(保存済みの項目)
****************
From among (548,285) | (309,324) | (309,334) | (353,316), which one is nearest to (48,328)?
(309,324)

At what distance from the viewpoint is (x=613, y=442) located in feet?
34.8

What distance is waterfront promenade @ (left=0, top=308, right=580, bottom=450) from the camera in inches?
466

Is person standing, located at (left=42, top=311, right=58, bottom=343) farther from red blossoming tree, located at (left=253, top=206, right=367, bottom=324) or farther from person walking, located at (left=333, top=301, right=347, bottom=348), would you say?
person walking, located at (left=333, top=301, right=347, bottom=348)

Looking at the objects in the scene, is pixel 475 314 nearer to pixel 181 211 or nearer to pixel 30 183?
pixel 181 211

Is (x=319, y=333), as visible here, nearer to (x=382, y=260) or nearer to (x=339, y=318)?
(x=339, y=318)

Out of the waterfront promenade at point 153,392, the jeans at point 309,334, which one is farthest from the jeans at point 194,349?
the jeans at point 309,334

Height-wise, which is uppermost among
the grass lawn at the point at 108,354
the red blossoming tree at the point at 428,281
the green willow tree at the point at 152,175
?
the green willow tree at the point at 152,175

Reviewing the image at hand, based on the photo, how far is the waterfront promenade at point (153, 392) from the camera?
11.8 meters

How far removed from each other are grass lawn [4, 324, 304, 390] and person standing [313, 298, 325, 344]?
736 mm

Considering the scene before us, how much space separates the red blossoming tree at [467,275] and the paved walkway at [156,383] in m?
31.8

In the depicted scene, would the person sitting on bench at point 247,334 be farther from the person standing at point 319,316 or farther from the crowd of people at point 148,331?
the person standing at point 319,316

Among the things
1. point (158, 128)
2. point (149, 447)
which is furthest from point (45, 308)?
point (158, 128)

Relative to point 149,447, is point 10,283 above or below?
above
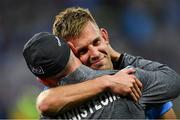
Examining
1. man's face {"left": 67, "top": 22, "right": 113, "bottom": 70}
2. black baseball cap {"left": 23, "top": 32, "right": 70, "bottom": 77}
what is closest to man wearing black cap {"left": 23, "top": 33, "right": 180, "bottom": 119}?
black baseball cap {"left": 23, "top": 32, "right": 70, "bottom": 77}

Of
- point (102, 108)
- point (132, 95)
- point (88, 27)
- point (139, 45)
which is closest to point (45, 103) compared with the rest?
point (102, 108)

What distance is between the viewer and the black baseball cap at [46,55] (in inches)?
65.6

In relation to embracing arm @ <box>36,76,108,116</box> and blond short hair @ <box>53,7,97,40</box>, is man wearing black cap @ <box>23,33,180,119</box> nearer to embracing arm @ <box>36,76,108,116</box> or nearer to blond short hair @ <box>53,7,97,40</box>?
embracing arm @ <box>36,76,108,116</box>

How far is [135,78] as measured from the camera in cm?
180

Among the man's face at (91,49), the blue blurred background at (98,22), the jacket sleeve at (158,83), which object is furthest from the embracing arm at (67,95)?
the blue blurred background at (98,22)

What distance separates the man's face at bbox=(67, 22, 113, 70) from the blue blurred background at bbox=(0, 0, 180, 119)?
→ 2.82 metres

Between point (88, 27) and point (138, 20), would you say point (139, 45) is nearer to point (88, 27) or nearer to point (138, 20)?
point (138, 20)

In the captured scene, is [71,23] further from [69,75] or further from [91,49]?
[69,75]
****************
目的: 上の行をすべて書き直し、「waterfront promenade」を「lakeside promenade」に置き換えてください。それ以外は一切変えず、画像は回答に含めないでください。

完成した回答:
From among (548,285) | (309,324) | (309,334) | (353,316), which one is nearest to (48,328)?
(309,324)

At what distance from the viewpoint is (x=613, y=442) located in feet?
34.8

What distance is lakeside promenade @ (left=0, top=308, right=580, bottom=450) from the camera in inches?
466

Is person standing, located at (left=42, top=311, right=58, bottom=343) farther from red blossoming tree, located at (left=253, top=206, right=367, bottom=324) or farther from person walking, located at (left=333, top=301, right=347, bottom=348), would you say?
person walking, located at (left=333, top=301, right=347, bottom=348)

Looking at the objects in the scene, is pixel 475 314 nearer to pixel 181 211 or nearer to pixel 30 183?
pixel 181 211

Is (x=319, y=333), as visible here, nearer to (x=382, y=260) or nearer to (x=339, y=318)?
(x=339, y=318)

Out of the lakeside promenade at point 153,392, the jeans at point 309,334, which one is farthest from the jeans at point 194,349?
the jeans at point 309,334

Height-wise, which is uppermost among
the grass lawn at the point at 108,354
the red blossoming tree at the point at 428,281
the green willow tree at the point at 152,175
?
the green willow tree at the point at 152,175

Reviewing the image at hand, based on the photo, how far is the lakeside promenade at point (153, 392) from the camera?
11.8 meters

How far removed from each other are grass lawn [4, 324, 304, 390] and person standing [313, 298, 325, 344]?
736 mm

Considering the scene before us, how much space separates the red blossoming tree at [467,275] and the paved walkway at [156,383] in m?
31.8

In the depicted scene, would the person sitting on bench at point 247,334 be farther from the person standing at point 319,316 or farther from the crowd of people at point 148,331?
the person standing at point 319,316

Among the things
1. point (158, 128)
2. point (149, 447)
which is furthest from point (45, 308)?
point (158, 128)

Relative to point 149,447, is point 10,283 above or below?
above
Examining
1. man's face {"left": 67, "top": 22, "right": 113, "bottom": 70}
2. black baseball cap {"left": 23, "top": 32, "right": 70, "bottom": 77}
what is closest to man wearing black cap {"left": 23, "top": 33, "right": 180, "bottom": 119}?
black baseball cap {"left": 23, "top": 32, "right": 70, "bottom": 77}

Of
- point (102, 108)
- point (132, 95)
- point (88, 27)
- point (139, 45)
which is closest to point (45, 103) compared with the rest?
point (102, 108)

What distance is between the viewer and the black baseball cap at [46,55] (in inches)?
65.6

In relation to embracing arm @ <box>36,76,108,116</box> and blond short hair @ <box>53,7,97,40</box>, is man wearing black cap @ <box>23,33,180,119</box> nearer to embracing arm @ <box>36,76,108,116</box> or nearer to blond short hair @ <box>53,7,97,40</box>?
embracing arm @ <box>36,76,108,116</box>

How far is [135,78] as measured from the camera in cm?
180

Among the man's face at (91,49), the blue blurred background at (98,22), the jacket sleeve at (158,83), which object is furthest from the embracing arm at (67,95)?
the blue blurred background at (98,22)

What distance separates the man's face at bbox=(67, 22, 113, 70) from the blue blurred background at bbox=(0, 0, 180, 119)?
→ 2.82 metres

Between point (88, 27) and point (138, 20), would you say point (139, 45) is nearer to point (88, 27) or nearer to point (138, 20)?
point (138, 20)

In the captured scene, is [71,23] further from [69,75] or further from [91,49]?
[69,75]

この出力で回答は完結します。